BEGIN Input for this task
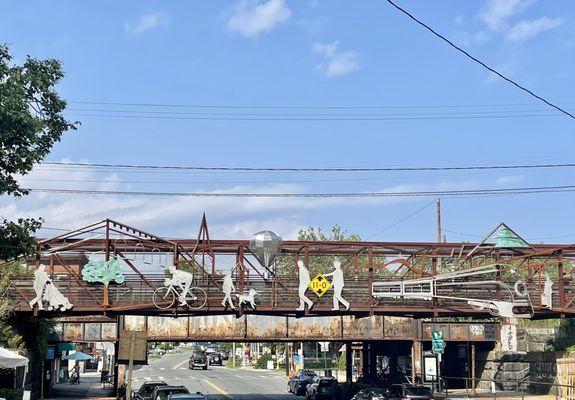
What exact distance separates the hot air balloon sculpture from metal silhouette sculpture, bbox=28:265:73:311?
8.89 m

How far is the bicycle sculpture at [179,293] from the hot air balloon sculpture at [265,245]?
315 cm

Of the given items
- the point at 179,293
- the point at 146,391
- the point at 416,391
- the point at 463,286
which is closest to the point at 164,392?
the point at 146,391

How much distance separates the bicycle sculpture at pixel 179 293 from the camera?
35031 millimetres

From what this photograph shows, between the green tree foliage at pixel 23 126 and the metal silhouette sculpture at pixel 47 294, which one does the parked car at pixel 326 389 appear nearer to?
the metal silhouette sculpture at pixel 47 294

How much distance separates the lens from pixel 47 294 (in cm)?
3462

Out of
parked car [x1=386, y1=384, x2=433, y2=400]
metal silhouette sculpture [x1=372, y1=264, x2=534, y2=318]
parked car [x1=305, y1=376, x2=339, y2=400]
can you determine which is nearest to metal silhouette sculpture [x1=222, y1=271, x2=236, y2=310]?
metal silhouette sculpture [x1=372, y1=264, x2=534, y2=318]

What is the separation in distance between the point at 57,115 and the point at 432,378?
119 ft

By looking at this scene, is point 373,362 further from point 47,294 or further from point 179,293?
point 47,294

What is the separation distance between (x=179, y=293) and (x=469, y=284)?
13.8 meters

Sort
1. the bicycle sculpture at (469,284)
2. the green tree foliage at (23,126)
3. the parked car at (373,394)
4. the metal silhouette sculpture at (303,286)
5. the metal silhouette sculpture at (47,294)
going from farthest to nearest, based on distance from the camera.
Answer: the metal silhouette sculpture at (303,286) < the bicycle sculpture at (469,284) < the metal silhouette sculpture at (47,294) < the parked car at (373,394) < the green tree foliage at (23,126)

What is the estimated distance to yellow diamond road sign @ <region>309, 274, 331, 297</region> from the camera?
3594 cm

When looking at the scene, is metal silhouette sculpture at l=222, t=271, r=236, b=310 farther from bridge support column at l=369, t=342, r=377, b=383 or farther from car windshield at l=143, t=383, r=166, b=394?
bridge support column at l=369, t=342, r=377, b=383

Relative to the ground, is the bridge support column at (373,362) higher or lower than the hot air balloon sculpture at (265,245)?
lower

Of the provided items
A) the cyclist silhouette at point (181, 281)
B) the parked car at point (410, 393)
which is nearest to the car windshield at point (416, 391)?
the parked car at point (410, 393)
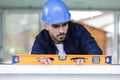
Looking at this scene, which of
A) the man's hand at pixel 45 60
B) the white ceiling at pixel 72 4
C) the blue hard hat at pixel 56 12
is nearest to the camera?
the man's hand at pixel 45 60

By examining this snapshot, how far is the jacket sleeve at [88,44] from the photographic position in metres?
1.44

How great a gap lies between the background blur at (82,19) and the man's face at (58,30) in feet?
9.98

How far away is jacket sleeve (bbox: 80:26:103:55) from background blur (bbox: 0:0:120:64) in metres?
2.98

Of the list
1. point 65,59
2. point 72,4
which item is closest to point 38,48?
point 65,59

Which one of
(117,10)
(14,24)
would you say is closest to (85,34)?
(117,10)

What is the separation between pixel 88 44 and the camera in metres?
1.49

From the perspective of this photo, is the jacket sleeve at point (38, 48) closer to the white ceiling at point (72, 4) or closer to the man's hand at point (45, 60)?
the man's hand at point (45, 60)

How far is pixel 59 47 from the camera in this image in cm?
151

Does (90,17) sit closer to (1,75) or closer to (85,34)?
(85,34)

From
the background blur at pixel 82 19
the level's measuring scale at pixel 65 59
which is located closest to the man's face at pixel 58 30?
the level's measuring scale at pixel 65 59

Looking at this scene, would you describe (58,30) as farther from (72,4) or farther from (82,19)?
(82,19)

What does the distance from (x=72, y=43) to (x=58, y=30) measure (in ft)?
0.55

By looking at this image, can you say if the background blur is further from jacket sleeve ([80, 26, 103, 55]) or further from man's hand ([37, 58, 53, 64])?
man's hand ([37, 58, 53, 64])

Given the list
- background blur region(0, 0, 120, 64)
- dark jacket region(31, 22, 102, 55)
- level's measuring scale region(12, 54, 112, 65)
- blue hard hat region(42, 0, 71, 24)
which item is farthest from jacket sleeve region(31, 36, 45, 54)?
background blur region(0, 0, 120, 64)
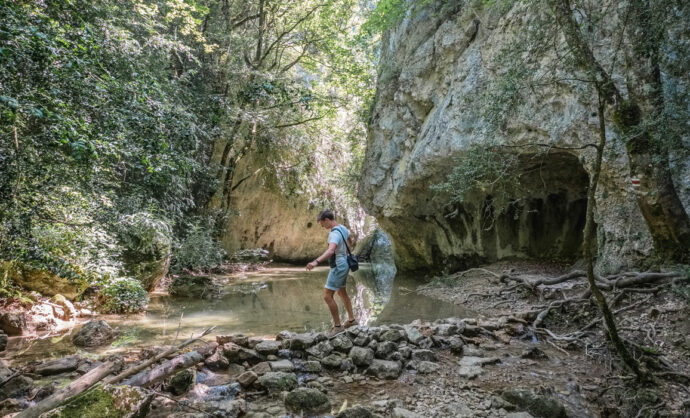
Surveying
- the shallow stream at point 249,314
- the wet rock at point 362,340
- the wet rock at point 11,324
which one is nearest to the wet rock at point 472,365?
the wet rock at point 362,340

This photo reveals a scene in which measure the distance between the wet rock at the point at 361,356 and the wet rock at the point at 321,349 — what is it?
27 cm

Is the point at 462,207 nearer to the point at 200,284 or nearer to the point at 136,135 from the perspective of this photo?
the point at 200,284

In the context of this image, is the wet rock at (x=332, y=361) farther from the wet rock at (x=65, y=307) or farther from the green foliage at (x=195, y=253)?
the green foliage at (x=195, y=253)

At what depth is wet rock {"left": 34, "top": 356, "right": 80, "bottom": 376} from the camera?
11.8 feet

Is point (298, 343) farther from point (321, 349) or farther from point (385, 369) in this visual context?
point (385, 369)

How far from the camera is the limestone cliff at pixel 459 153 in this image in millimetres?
6203

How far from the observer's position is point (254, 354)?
401 centimetres

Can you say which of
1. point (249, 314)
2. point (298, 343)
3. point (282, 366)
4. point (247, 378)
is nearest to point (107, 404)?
point (247, 378)

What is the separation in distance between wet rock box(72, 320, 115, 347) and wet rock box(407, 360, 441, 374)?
4.04m

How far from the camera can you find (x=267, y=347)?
4.10 m

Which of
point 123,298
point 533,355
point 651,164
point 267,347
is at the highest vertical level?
point 651,164

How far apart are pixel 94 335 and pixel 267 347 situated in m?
2.60

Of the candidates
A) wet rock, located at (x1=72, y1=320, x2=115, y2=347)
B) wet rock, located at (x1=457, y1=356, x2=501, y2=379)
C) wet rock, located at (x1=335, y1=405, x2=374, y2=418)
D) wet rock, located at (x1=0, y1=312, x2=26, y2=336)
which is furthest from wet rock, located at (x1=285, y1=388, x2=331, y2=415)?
wet rock, located at (x1=0, y1=312, x2=26, y2=336)

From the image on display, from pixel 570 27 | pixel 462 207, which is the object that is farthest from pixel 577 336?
pixel 462 207
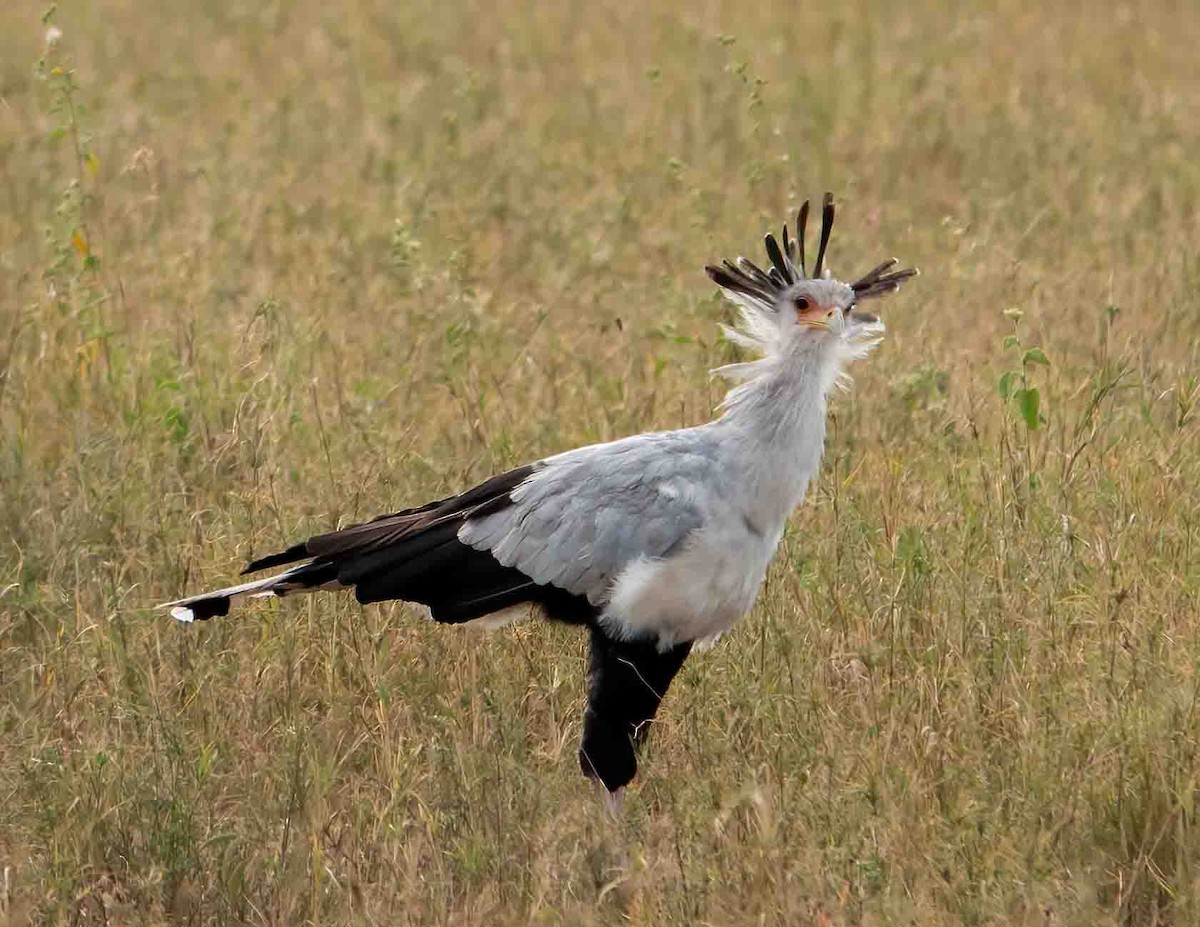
END Input for this task
- **The task**
Print out the whole listing above word for word, omitting the pictures.

- **Correct result**
What exact distance separates the hot air balloon sculpture from metal silhouette sculpture, bbox=28:265:73:311?
8.89 m

How far is the bicycle sculpture at [179,293] from the hot air balloon sculpture at [265,245]?
315 cm

Of the given items
- the point at 179,293
- the point at 146,391
- the point at 416,391
- the point at 463,286
which is closest to the point at 164,392?
the point at 146,391

How much distance separates the bicycle sculpture at pixel 179 293 from the camera?
35031 millimetres

From what this photograph shows, between the green tree foliage at pixel 23 126 and the metal silhouette sculpture at pixel 47 294, which one does the parked car at pixel 326 389 appear nearer to?
the metal silhouette sculpture at pixel 47 294

How much distance separates the lens from pixel 47 294 (in cm)?
3462

Out of
parked car [x1=386, y1=384, x2=433, y2=400]
metal silhouette sculpture [x1=372, y1=264, x2=534, y2=318]
parked car [x1=305, y1=376, x2=339, y2=400]
can you determine which is nearest to metal silhouette sculpture [x1=222, y1=271, x2=236, y2=310]?
metal silhouette sculpture [x1=372, y1=264, x2=534, y2=318]

What is the separation in distance between the point at 57,115 and the point at 432,378?
119 ft

By looking at this scene, is point 373,362 further from point 47,294 or further from point 179,293?
point 47,294

What is the separation distance between (x=179, y=293) and (x=469, y=284)?
13.8 meters

Sort
1. the bicycle sculpture at (469,284)
2. the green tree foliage at (23,126)
3. the parked car at (373,394)
4. the metal silhouette sculpture at (303,286)
5. the metal silhouette sculpture at (47,294)
going from farthest to nearest, based on distance from the camera.
Answer: the metal silhouette sculpture at (303,286) < the bicycle sculpture at (469,284) < the metal silhouette sculpture at (47,294) < the parked car at (373,394) < the green tree foliage at (23,126)

What is the estimated distance to yellow diamond road sign @ <region>309, 274, 331, 297</region> from the camera?
3594 cm

When looking at the scene, is metal silhouette sculpture at l=222, t=271, r=236, b=310 farther from bridge support column at l=369, t=342, r=377, b=383 or farther from car windshield at l=143, t=383, r=166, b=394?
bridge support column at l=369, t=342, r=377, b=383

Relative to the ground, is the bridge support column at (373,362) higher or lower than the hot air balloon sculpture at (265,245)?
lower

Of the provided items
A) the cyclist silhouette at point (181, 281)
B) the parked car at point (410, 393)
which is nearest to the car windshield at point (416, 391)?
the parked car at point (410, 393)
Looking at this scene, which of
A) the man's hand at pixel 45 60
B) the white ceiling at pixel 72 4
C) the blue hard hat at pixel 56 12
is nearest to the camera?
the man's hand at pixel 45 60

By examining this snapshot, how far is the jacket sleeve at [88,44] from the photographic position in metres?
1.44

How great a gap lies between the background blur at (82,19) and the man's face at (58,30) in feet?
9.98

How far away is jacket sleeve (bbox: 80:26:103:55) from background blur (bbox: 0:0:120:64) in metres?
2.98

Of the list
1. point 65,59
2. point 72,4
which item is closest to point 38,48?
point 65,59

Which one of
(117,10)
(14,24)
would you say is closest to (85,34)?
(117,10)

What is the separation between pixel 88 44 and the camera in metres?
1.49

From the perspective of this photo, is the jacket sleeve at point (38, 48) closer to the white ceiling at point (72, 4) or closer to the man's hand at point (45, 60)?
the man's hand at point (45, 60)

How far is pixel 59 47 from the camera in this image in cm?
151

Does (90,17) sit closer to (1,75) or closer to (85,34)?
(85,34)

From
the background blur at pixel 82 19
the level's measuring scale at pixel 65 59
which is located closest to the man's face at pixel 58 30?
the level's measuring scale at pixel 65 59

Looking at this scene, would you describe (58,30) as farther from (72,4) or farther from (82,19)?
(82,19)

What does the distance from (x=72, y=43) to (x=58, y=30) measure (in ft)?
0.55

By looking at this image, can you say if the background blur is further from jacket sleeve ([80, 26, 103, 55]) or further from man's hand ([37, 58, 53, 64])?
man's hand ([37, 58, 53, 64])

Given the list
- background blur region(0, 0, 120, 64)
- dark jacket region(31, 22, 102, 55)
- level's measuring scale region(12, 54, 112, 65)
- blue hard hat region(42, 0, 71, 24)
which item is farthest from jacket sleeve region(31, 36, 45, 54)?
background blur region(0, 0, 120, 64)
Surveying
- the shallow stream at point 249,314
- the wet rock at point 362,340
- the wet rock at point 11,324
which one is nearest to the wet rock at point 472,365?
the wet rock at point 362,340

This photo reveals a scene in which measure the distance between the wet rock at the point at 361,356 and the wet rock at the point at 321,349 — what is it?
27 cm

Is the point at 462,207 nearer to the point at 200,284 or nearer to the point at 136,135 from the perspective of this photo?
the point at 200,284

In the context of this image, is the wet rock at (x=332, y=361) farther from the wet rock at (x=65, y=307) or farther from the green foliage at (x=195, y=253)?
the green foliage at (x=195, y=253)

At what depth is wet rock {"left": 34, "top": 356, "right": 80, "bottom": 376} from the camera?
11.8 feet

Is point (298, 343) farther from point (321, 349) or farther from point (385, 369) in this visual context?
point (385, 369)

How far from the camera is the limestone cliff at pixel 459 153 in this image in millimetres?
6203

How far from the observer's position is point (254, 354)?
401 centimetres

Can you say which of
1. point (249, 314)
2. point (298, 343)
3. point (282, 366)
4. point (247, 378)
is nearest to point (107, 404)?
point (247, 378)

What is the separation in distance between wet rock box(72, 320, 115, 347) and wet rock box(407, 360, 441, 374)?
4.04m

How far from the camera can you find (x=267, y=347)?
4.10 m

Which of
point 123,298
point 533,355
point 651,164
point 267,347
is at the highest vertical level?
point 651,164

How far apart are pixel 94 335 and pixel 267 347 situated in m?
2.60

Of the candidates
A) wet rock, located at (x1=72, y1=320, x2=115, y2=347)
B) wet rock, located at (x1=457, y1=356, x2=501, y2=379)
C) wet rock, located at (x1=335, y1=405, x2=374, y2=418)
D) wet rock, located at (x1=0, y1=312, x2=26, y2=336)
which is furthest from wet rock, located at (x1=285, y1=388, x2=331, y2=415)?
wet rock, located at (x1=0, y1=312, x2=26, y2=336)

From the image on display, from pixel 570 27 | pixel 462 207, which is the object that is farthest from pixel 577 336?
pixel 462 207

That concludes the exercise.